REQUIRED ACTIONS
- A) In the passage on Freudenberg's speeches, which speech does The Scribe spend most of its time on?
- B) Pick up the passage on Freudenberg's speeches and The Scribe after its final sentence and continue writing it.

SELECTED EXCERPT
---+---

So, in Freudenberg/Wran parlance, that’s a Gettysburg. But what about a Chatham? Freudenberg points out that, at the time of Whitlam’s speech, many of the suburbs in Sydney, Melbourne and Brisbane were un-sewered. So his speech-making would veer from grand proclamations that ‘it’s time’ right through to quotidian promises to fix suburban sewerage systems. He admits that ‘Whitlam was pilloried for it.’ Still, he had the last laugh. His shrewd interweaving of the mundane and very real with the lofty and abstract clearly resonated with voters: as Freudenberg asks the viewer with a sparkle in his eye, ‘Which was more interesting to people?’
Yet, of all the Freudenberg speeches featured in it, The Scribe spends most of its time on Hawke’s oration on the seventy-fifth anniversary of the landing at Gallipoli. Watching the speech now, you get a sense of the seriousness with which Hawke treated the occasion. Writing from a twenty-first-century perspective, academic Marilyn Lake has argued that there has been a marked shift in Australia’s relationship with Anzac Day:
New narratives about our troops fighting for ‘freedom and democracy’ and ‘a nation forged in battle’ began to be promoted by federal government departments.
Anzac Day thus appropriated an imperial war and re-cast it as a story of national independence to be taught to new generations of school children.[3]Marilyn Lake, ‘Beyond Anzac: What Really Shaped Our Nation?’, Pursuit, 23 April 2018, <https://pursuit.unimelb.edu.au/articles/beyond-anzac-what-really-shaped-our-nation>, accessed 21 February 2019.

---+---

DATA SUPPLIED
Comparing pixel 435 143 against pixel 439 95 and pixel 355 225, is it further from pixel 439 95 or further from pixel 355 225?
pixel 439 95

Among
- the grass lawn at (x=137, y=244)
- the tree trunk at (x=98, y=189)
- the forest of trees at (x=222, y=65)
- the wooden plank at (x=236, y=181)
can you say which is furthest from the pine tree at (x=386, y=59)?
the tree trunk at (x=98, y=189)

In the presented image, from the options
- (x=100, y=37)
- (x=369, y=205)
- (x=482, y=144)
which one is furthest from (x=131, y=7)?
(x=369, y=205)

---+---

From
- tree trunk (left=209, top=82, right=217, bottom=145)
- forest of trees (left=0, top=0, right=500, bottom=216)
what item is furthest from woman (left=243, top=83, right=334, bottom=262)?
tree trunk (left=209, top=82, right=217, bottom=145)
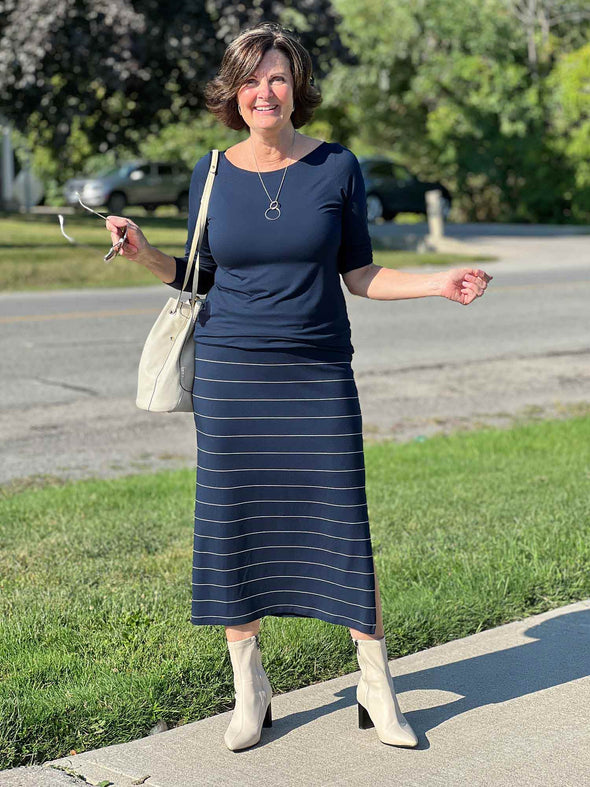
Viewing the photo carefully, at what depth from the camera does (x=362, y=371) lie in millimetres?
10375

---+---

RESULTS OF THE EXERCISE
- A) Hawke's oration on the seventy-fifth anniversary of the landing at Gallipoli.

- B)
By choosing to focus on this speech, Cullen presents a powerful example of speechwriting’s ability to influence our national sense of ourselves. That this is also noticeably different from the contemporary idea of Anzac Day suggests that this power is impermanent.
‘None of us come here to glorify war,’a visibly emotional Hawke begins, in the archival footage presented.
For us, no place on Earth more grimly symbolises the waste and the futility of war, this scene of carnage in a campaign which failed. It is not in the waste of war that Australians find the meaning of Gallipoli, then or now.
‘That was a remarkable speech,’ Hawke reminisces, citing the occasion as the most moving experience he had as prime minister – a statement that’s clearly reinforced by his emotional delivery in the archival footage shown. In a telling moment of bathos, Cullen cuts from this footage to Freudenberg reading the script for the speech. His reaction? ‘Yeah, it’s not bad.’ He then attributes its power to the fact that he borrowed heavily from Shakespeare, before eventually conceding that it was the ‘nearest [he] could come – like, a thousand miles away – from Gettysburg’.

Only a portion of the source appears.